Par ailleurs, l’analyse de ces arrêts et de la jurisprudence du Conseil d’Etat conduisent à l’émergence d’une querelle doctrinale, qui opposera lesdites école du service public et école de la puissance publique. Polarisée autour de lectures opposées des arrêts Blanco et Moritz, elle oppose notamment Duguit et Teissier d’un côté, et Chapus et Hauriou de l’autre. Ces derniers s’appuient sur Laferrière et Aucoc pour affirmer que la construction prétorienne est illégitime, confortant ainsi le rôle de la puissance publique comme critère de la compétence du juge administratif. D’autres auteurs comme Rivero se refusent à penser le droit administratif comme réductible à un seul et unique concept. La décision Conseil de la concurrence rendue en 1987 par le Conseil constitutionnel a semblé donner raison aux partisans de Chapus, sans que l’on puisse être sûr que le Conseil souhaitait expressément trancher ce débat en utilisant la formulation suivante : « relève en dernier ressort de la compétence de la juridiction administrative l’annulation et la réformation des décisions prises, dans l’exercice des prérogatives de puissance publique ».

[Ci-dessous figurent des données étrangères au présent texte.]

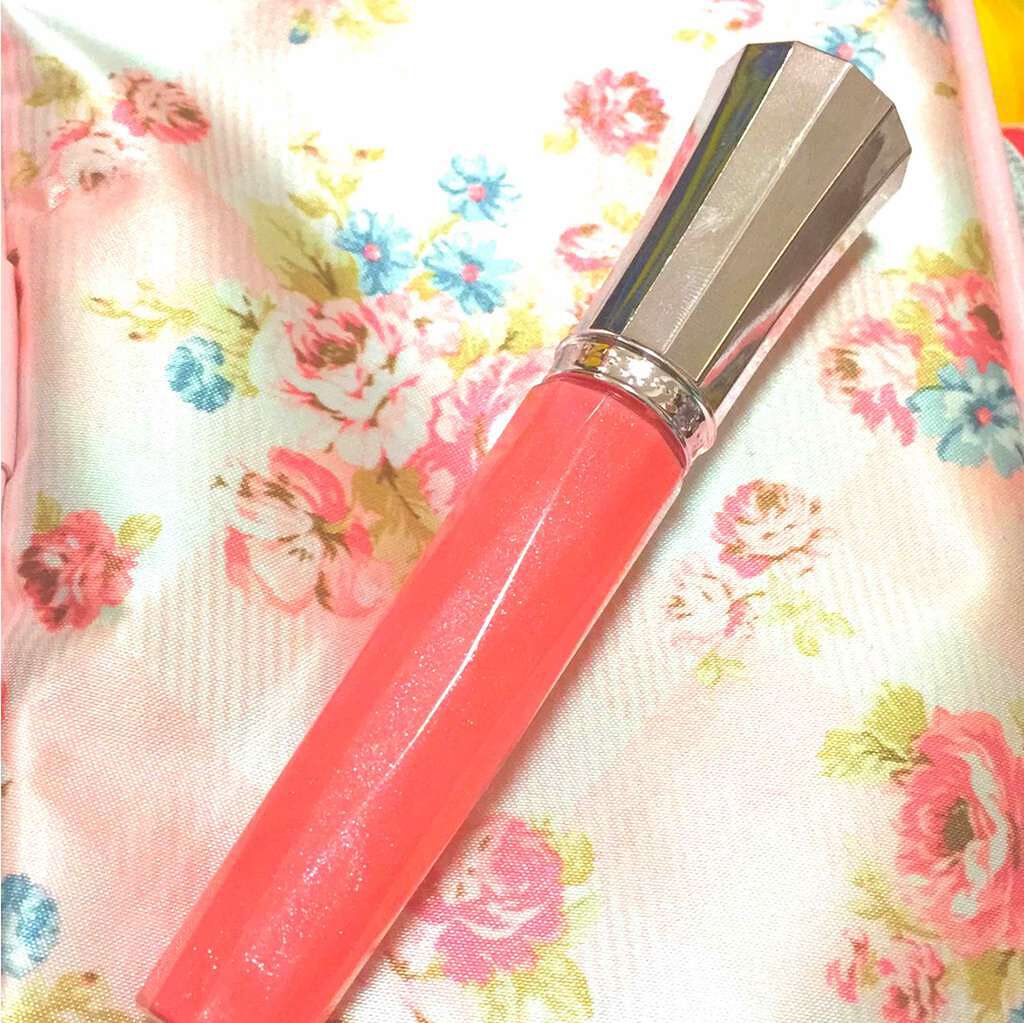 アクアリップグロス/DAISO/リップグロスを使ったクチコミ(2枚目)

L’énoncé selon lequel la compétence suivrait le fond est récusé de toutes parts. L’étude de la jurisprudence, récente ou non, le montre bien : l’utilisation du droit administratif par le juge judiciaire et le maniement du droit privé par le magistrat administratif se fait de moins en moins rare. Déjà en 1956, par son arrêt Docteur Giry, la Cour de cassation avait expressément préconisé au juge judiciaire de se référer « aux règles du droit public ». Les notions de voie de fait et d’emprise irrégulière dégagées par le Tribunal des conflits sont d’autres exemples de ce mouvement réalisé au profit du juge judiciaire. Dans l’autre sens, l’utilisation désormais anodine des dispositions du Code civil par le magistrat administratif, et l’admission de l’application du droit de la concurrence par le Conseil d’Etat dans son arrêt Million et Marais du 3 novembre 1997, illustrent une réalité qui égratigne encore la véracité de la formule selon laquelle compétence et fond seraient automatiquement liés.
Il faut signaler que le législateur est également susceptible de procéder à des transferts de compétence. Encadrés par la décision de 1987, qui exige que « l’intérêt d’une bonne administration de la justice » justifie la mesure, ces transferts sont désormais pleinement intégrés. Le législateur y procédait déjà peu après les lois de séparation. Ainsi en 1810, la loi du 8 mars confiait au juge judiciaire la fixation de l’indemnité d’expropriation, et écartait le juge administratif du transfert de propriété lui même, qui revient au Tribunal de grande instance en cas d’absence d’accord amiable avec la personne expropriée. Ce type de disposition n’est pas unique, et semble avoir été motivée par une méfiance envers le juge administratif, que l’on pouvait estimer trop proche de l’administration et donc inapte à protéger objectivement les droits et libertés des justiciables.
Au total, comme l’explique Jean-François Lachaume, la formule, devenue « à bien des égards partiellement fausse et dangereuse », semble devoir être congédiée, malgré son indéniable intérêt pédagogique. L’approximation congénitale dont elle souffrait dès l’origine paraît, concurremment aux évolutions du droit positif et de la doctrine, avoir eu raison d’elle.